Indonesia's Suharto names eldest daughter and timber tycoon to Cabinet

JAKARTA, Indonesia (AP) In a move likely to alarm market traders and irk foreign lenders, President Suharto included his eldest daughter and a wealthy business partner in his new Cabinet today.

The 76-year-old Indonesian president also broadened the power of his potential successor, Vice President Bacharrudin Habibie. The post has been largely ceremonial in past years.

Facing Indonesia's gravest economic turmoil in three decades, Suharto chose an inner circle of loyalists as ministers to help him tackle it. Western governments that are lending Indonesia billions of dollars are pressing him to accelerate reforms.

Suharto was awarded a seventh five-year term as president of the world's fourth most populous nation on Tuesday by an assembly he dominates.

He ignored charges of cronyism and calls for political reform from university students who have protested his government and its handling of rising inflation and unemployment.

"I am aware that the task to be carried out by this new Cabinet is not easy," Suharto said in a speech at the presidential palace broadcast on national television.

Critics said new faces in the 36-member Cabinet, including Suharto's daughter Siti Hardiyanti Rukmana and timber tycoon Mohamad "Bob" Hasan, might only deepen the economic uncertainty.
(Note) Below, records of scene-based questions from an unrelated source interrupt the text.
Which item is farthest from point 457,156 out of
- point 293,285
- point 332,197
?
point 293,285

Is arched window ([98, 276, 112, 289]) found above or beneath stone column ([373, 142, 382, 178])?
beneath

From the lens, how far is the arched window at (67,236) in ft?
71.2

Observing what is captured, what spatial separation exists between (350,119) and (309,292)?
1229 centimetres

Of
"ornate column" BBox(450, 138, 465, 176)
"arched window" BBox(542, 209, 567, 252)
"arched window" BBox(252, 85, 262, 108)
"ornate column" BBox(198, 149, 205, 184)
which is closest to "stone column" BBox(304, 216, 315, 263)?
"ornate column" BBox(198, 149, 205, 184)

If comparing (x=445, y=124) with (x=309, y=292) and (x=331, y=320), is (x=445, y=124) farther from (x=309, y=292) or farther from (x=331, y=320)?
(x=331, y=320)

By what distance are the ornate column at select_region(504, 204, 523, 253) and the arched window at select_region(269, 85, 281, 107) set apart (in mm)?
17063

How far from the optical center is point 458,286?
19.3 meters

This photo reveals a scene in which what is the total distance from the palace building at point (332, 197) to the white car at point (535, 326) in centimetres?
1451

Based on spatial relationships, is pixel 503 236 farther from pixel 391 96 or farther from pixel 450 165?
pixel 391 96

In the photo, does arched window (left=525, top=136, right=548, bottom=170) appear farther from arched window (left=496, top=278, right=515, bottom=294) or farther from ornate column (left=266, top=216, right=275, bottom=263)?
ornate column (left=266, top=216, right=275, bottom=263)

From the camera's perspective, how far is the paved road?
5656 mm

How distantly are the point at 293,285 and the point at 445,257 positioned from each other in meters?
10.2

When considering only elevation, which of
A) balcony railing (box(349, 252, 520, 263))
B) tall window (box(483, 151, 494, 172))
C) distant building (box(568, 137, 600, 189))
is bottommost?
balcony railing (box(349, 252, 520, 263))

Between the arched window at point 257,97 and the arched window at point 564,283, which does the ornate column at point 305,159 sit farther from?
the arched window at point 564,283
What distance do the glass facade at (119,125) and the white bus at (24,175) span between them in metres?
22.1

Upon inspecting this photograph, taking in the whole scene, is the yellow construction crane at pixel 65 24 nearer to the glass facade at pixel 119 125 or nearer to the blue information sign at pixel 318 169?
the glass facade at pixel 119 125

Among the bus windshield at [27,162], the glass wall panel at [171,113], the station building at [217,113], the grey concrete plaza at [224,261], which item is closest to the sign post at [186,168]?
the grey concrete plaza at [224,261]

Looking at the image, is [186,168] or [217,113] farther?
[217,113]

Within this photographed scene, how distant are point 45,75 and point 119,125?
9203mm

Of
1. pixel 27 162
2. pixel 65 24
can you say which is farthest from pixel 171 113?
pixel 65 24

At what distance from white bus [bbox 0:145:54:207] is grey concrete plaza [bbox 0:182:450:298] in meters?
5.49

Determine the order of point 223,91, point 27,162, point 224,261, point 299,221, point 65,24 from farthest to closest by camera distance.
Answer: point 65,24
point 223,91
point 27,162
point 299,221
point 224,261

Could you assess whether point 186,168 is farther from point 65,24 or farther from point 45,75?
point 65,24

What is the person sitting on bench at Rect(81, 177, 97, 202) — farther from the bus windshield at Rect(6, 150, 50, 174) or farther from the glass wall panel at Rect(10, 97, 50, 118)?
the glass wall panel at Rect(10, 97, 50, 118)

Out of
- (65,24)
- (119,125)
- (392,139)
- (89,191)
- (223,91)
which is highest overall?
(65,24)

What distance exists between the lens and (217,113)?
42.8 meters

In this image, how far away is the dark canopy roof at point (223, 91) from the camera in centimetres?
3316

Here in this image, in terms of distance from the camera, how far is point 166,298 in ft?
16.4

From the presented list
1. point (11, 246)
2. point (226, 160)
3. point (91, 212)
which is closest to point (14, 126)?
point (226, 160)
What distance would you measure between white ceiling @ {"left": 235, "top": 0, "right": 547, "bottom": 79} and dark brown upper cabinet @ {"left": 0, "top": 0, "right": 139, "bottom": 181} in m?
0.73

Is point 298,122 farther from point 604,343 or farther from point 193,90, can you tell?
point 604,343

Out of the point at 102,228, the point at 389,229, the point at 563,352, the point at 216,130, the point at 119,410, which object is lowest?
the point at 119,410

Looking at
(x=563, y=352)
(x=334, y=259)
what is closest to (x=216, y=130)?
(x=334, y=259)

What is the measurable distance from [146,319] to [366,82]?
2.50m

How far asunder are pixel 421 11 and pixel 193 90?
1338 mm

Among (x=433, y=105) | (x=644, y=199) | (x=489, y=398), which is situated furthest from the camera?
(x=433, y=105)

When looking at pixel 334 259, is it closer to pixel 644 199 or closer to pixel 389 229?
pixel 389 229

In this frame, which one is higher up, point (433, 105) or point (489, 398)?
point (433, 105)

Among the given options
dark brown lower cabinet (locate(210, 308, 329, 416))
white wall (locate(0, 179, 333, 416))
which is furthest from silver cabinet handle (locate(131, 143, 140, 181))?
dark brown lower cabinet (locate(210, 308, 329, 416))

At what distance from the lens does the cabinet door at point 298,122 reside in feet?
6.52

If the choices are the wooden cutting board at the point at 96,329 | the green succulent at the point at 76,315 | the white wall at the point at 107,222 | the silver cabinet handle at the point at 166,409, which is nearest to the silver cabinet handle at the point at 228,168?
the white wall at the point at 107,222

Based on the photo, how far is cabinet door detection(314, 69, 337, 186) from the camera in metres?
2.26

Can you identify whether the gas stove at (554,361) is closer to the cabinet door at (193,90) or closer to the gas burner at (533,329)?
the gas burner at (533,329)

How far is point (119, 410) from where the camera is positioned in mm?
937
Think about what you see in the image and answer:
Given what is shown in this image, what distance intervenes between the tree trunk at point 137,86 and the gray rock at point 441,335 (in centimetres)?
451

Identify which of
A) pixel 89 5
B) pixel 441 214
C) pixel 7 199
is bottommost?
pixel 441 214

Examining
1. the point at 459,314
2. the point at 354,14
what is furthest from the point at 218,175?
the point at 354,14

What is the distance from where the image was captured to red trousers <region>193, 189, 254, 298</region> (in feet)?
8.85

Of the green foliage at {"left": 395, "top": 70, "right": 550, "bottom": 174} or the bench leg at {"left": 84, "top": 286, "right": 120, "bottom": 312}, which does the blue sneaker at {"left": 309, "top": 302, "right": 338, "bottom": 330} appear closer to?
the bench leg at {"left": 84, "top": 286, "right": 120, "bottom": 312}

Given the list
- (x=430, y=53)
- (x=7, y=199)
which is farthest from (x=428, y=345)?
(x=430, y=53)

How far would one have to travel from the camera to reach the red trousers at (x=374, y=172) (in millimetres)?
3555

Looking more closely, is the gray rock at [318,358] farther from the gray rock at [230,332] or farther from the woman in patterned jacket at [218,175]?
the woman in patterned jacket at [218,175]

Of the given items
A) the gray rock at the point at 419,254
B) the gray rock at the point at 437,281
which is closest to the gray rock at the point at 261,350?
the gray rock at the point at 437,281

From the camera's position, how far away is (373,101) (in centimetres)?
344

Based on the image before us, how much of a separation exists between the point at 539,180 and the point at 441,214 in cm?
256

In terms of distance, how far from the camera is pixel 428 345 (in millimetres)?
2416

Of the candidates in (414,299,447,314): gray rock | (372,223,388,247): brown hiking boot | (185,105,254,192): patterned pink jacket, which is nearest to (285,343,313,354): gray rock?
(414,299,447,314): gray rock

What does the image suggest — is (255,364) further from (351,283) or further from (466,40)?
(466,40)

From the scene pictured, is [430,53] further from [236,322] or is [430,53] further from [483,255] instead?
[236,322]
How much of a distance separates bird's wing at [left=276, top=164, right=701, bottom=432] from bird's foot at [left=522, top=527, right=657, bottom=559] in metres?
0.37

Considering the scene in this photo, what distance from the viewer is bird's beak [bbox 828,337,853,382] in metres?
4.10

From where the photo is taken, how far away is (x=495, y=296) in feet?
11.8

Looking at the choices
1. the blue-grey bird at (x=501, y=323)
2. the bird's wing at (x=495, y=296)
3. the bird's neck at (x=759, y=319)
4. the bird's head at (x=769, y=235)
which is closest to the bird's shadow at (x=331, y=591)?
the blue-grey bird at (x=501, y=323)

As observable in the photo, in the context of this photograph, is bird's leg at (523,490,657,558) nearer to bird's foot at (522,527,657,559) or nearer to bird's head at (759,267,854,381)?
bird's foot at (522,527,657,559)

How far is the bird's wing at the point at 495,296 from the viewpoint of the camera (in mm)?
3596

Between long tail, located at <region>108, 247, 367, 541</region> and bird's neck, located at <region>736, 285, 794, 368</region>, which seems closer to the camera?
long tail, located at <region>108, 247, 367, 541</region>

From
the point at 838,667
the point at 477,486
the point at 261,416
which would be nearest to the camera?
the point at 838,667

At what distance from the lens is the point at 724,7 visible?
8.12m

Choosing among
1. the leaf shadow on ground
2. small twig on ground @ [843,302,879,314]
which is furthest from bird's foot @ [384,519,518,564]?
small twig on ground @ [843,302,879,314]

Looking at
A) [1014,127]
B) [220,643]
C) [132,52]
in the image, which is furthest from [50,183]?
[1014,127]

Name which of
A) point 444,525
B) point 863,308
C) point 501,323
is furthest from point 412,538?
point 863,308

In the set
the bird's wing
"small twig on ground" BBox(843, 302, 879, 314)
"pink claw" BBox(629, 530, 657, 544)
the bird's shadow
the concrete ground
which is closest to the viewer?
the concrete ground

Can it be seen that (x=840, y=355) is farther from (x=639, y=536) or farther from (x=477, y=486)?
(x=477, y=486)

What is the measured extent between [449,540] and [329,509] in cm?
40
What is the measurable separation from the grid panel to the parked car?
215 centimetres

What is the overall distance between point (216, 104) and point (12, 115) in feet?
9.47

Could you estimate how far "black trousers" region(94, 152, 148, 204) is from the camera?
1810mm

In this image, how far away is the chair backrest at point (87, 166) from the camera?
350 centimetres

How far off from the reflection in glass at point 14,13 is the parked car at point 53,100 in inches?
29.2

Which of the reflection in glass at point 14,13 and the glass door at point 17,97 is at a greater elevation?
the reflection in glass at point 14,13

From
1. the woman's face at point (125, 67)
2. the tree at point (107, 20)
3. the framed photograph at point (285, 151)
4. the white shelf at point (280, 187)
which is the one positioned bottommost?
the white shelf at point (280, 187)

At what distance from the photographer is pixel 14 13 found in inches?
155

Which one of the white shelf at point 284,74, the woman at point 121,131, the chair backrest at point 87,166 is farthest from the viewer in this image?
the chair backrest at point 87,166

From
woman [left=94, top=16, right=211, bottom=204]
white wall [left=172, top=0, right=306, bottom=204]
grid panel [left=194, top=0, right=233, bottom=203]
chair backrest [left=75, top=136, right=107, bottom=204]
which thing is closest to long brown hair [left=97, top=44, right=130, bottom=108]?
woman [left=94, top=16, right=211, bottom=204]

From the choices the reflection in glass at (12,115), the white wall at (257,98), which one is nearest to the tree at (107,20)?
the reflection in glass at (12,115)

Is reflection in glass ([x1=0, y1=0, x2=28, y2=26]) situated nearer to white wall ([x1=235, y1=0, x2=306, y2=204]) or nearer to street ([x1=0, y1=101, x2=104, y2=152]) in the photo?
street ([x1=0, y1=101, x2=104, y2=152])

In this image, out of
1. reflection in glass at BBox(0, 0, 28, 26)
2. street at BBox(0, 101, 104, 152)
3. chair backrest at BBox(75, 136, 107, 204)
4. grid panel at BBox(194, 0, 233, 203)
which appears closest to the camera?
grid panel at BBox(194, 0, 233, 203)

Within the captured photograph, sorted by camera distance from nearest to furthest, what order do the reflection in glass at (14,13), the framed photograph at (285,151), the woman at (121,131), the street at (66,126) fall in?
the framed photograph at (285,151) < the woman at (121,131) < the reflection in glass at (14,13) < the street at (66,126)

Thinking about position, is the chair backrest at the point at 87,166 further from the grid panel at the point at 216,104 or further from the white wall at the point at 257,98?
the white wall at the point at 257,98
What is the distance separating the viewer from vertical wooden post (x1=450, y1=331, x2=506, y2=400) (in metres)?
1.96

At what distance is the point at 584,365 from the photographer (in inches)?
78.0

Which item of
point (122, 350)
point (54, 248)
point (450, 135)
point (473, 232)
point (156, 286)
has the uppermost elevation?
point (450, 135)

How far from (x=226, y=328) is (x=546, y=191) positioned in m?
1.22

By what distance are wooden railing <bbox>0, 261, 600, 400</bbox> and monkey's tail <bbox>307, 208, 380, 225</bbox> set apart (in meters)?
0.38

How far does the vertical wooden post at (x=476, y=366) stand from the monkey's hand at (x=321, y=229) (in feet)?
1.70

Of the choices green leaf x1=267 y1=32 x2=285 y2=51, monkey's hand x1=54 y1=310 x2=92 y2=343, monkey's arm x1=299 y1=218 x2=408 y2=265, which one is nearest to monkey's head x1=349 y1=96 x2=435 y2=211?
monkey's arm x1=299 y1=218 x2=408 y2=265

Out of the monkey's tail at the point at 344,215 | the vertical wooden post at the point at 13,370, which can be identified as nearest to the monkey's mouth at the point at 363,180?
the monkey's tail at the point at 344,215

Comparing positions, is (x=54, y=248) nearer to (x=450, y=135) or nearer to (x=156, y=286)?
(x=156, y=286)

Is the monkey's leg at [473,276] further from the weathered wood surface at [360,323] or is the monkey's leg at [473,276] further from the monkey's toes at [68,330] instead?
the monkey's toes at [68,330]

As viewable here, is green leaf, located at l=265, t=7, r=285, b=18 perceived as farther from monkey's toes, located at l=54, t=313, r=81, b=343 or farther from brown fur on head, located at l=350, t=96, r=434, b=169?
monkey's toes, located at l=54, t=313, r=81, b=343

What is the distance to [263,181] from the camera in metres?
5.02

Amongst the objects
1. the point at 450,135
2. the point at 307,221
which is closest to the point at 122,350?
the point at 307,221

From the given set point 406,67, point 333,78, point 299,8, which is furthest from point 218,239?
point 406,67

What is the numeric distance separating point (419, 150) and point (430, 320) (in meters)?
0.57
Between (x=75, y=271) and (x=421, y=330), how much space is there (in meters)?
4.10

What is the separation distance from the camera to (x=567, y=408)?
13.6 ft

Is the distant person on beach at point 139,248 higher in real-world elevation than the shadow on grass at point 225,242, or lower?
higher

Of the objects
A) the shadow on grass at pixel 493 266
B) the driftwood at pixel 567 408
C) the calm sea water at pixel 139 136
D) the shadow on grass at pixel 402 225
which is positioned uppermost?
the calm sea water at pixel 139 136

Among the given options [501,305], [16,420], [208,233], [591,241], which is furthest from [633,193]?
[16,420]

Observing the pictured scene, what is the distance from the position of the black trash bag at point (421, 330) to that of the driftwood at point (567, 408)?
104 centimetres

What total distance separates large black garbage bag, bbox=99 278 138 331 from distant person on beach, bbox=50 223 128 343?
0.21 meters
"I don't think those two names will increase the confidence the international markets have in Indonesia," said Mochtar Buchori, former head of the Indonesian Institute of Sciences.

Rukmana, the new social affairs minister, is a 47-year-old millionaire businesswoman, member of Parliament and a senior member of the majority Golkar party.

Commonly known as Tutut, she has played a bigger public role in charity work amid criticism of the Suharto family's wealth. She has become a frequent escort for her father since his wife died in 1996.

"This cabinet smells strongly of nepotism," said Amien Rais, a government critic who heads the 28 million-member Muslim organization Muhammadiyah.

Tutut was viewed this year as a possible vice presidential candidate, though she has denied charges that her family wants to establish a dynasty.

The post went instead to Habibie, a former research and technology minister and longtime friend of Suharto whose costly, high-tech projects have unsettled market traders.

Suharto granted Habibie, who was named on Wednesday, a greater role in international affairs as well as industrial development. As concern over Suharto's age and health mount, Habibie is widely expected to succeed the president.

Hasan, the new trade minister, is a presidential golfing buddy who oversees a timber cartel to be broken up under new reforms demanded by the International Monetary Fund.

A Muslim, he is one of Indonesia's richest men and a close confidant of the president. He is the first minister of Chinese descent since Suharto took power in 1966.

Last year, Hasan defended timber companies against charges they were responsible for wildfires that spread a choking haze across much of Southeast Asia, endangering the health of millions. Many blazes were deliberately set to clear land for farming or industry.

In other appointments, Gen. Wiranto was named defense minister. He was Suharto's personal aide for several years and like many Indonesians goes by only one name.

Fuad Bawazier, taxation director, replaced Finance Minister Mar'ie Muhammad, a respected technocrat who was at the forefront of efforts to stem the drop in the value of the rupiah.

The monetary slide has pushed up prices, prompting riots that killed five people last month.

Six university students in the central Java town of Salatiga entered the second day of a hunger strike against the government and rising costs, The Jakarta Post newspaper reported today.

The IMF has suspended further installments of a $43 billion bailout package to Indonesia because of worries Suharto is backing off pledges to dismantle monopolies and tariffs that benefit his family and friends.

The lending agency had indicated it was waiting for a new Cabinet before resuming aid talks, and was sending a team to arrive in Jakarta in the coming days.